Theorem 2.1 of Atkin-Li (Twists of newforms and pseudo-eigenvalues of W-operators. Invent. Math. 48 (1978), no. 3, 221–243) then states $f|W_3 = \lambda f,$ where $$\lambda = -\frac{|a_f(3)|}{a_f(3)}.$$ Here the minus sign comes from their convention that the Gauss sum of a trivial character is $-1$, under the conditions at hand. Here I multiplied by $|a_f(3)|$ because the pseudo-eigenvalue has absolute value $1$. Indeed, the earlier Proposition 1.1 from that paper shows $\lambda^2 = -1$, so the only question is the sign of $\lambda$. Now the above formula for $\lambda$ becomes $\lambda = - \frac{\overline{a_f(3)}}{|a_f(3)|} = \frac{a_f(3)}{|a_f(3)|}$, since $\lambda = \pm i$. Isn't this the numerical value that is claimed in the original question?

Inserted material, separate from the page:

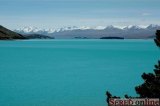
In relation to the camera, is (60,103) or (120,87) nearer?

added later: I consulted Theorem 3 of Li's 1975 Math. Annalen paper (Newforms and functional equations). I will continue the discussion of this example. Li defines a version of the Atkin-Lehner operator, denoted $V_3^M$ (I will drop the superscript in what follows). However, I think that her choice of $V_3$ is inconsistent with $W_3$. According to Li's definition, we may choose $V_3 = \begin{pmatrix} -3 & -1 \\ 12 & 3 \end{pmatrix}$. She requires the lower-right entry to be $3$. With $W_3$ given as in the original question, we have $$V_3 W_3^{-1} = \begin{pmatrix} 7 & -2 \\ -24 & 7 \end{pmatrix}.$$ Since $\chi_{-4}(7) = -1$, we have $$f|V_3 = - f |W_3.$$
It should be mentioned that the definition of the Atkin-Lehner operator in the Atkin-Li paper has slightly different congruence conditions. In particular, I checked that the choice of $W_3$ in the original question is consistent with the definition of the Atkin-Lehner definition.
Unless I made some mistakes, I believe the above discussion clears up the problem, at least in this level $12$ example.